Beronja hopes that his work could form the basis for cancer prevention or treatment someday. Cancer cells often “rewind” their differentiation to make it easier to grow, divide and move around the body — all rarely done by most types of mature, specialized cells — and certain therapies try to nudge them back to a more-differentiated state in which they’ll stay put and stop dividing.

But these therapies are aimed at cancer that is already causing problems for a patient. Beronja sees potential to develop strategies to keep cancer from starting in the first place.
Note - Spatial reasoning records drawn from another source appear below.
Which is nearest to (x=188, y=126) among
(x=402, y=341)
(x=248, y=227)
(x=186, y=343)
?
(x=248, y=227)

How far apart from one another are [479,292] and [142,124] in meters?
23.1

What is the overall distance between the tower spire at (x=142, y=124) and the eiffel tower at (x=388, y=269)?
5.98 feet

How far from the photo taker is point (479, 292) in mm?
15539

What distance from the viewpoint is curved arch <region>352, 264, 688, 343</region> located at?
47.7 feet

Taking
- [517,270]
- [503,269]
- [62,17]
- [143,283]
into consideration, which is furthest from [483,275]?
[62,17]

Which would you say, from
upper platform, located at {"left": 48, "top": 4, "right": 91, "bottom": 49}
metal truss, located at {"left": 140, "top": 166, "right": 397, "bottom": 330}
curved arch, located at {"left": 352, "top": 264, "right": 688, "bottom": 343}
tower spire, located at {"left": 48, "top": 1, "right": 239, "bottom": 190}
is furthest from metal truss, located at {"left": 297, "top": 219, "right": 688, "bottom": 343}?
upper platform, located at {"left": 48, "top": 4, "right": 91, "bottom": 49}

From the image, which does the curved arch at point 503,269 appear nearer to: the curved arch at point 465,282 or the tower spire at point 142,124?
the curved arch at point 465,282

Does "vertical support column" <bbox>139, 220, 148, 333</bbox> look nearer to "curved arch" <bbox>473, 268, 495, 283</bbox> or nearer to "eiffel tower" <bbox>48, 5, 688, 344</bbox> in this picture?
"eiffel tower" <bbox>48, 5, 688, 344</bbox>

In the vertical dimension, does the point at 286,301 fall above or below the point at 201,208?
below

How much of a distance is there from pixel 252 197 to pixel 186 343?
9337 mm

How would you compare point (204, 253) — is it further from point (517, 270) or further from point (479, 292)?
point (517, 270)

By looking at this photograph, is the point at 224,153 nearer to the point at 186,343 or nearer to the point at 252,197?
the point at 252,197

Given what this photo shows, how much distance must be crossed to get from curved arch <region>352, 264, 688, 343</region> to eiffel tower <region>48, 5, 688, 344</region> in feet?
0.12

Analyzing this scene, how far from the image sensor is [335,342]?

He believes that cancer arises not just when cancer cells gain the right mutations, but when the tumor-suppressing, or mutation-tolerating, mechanisms in skin fail. Perhaps they’re overwhelmed by a tsunami of mutations, or perhaps they falter with age. He and his team have turned their focus to human head and neck tumors to see if they can identify and reactivate mutation-tolerating mechanisms to suppress tumor growth.

“Our goal is to manipulate these pathways,” Beronja said. “We want to find factors that should be either activated or inhibited in the context of a tumor that can alter its growth. A tumor’s renewal rate is about 0.6. To me, it seems much simpler to get it just below 0.5 than trying to kill every tumor cell in patients.”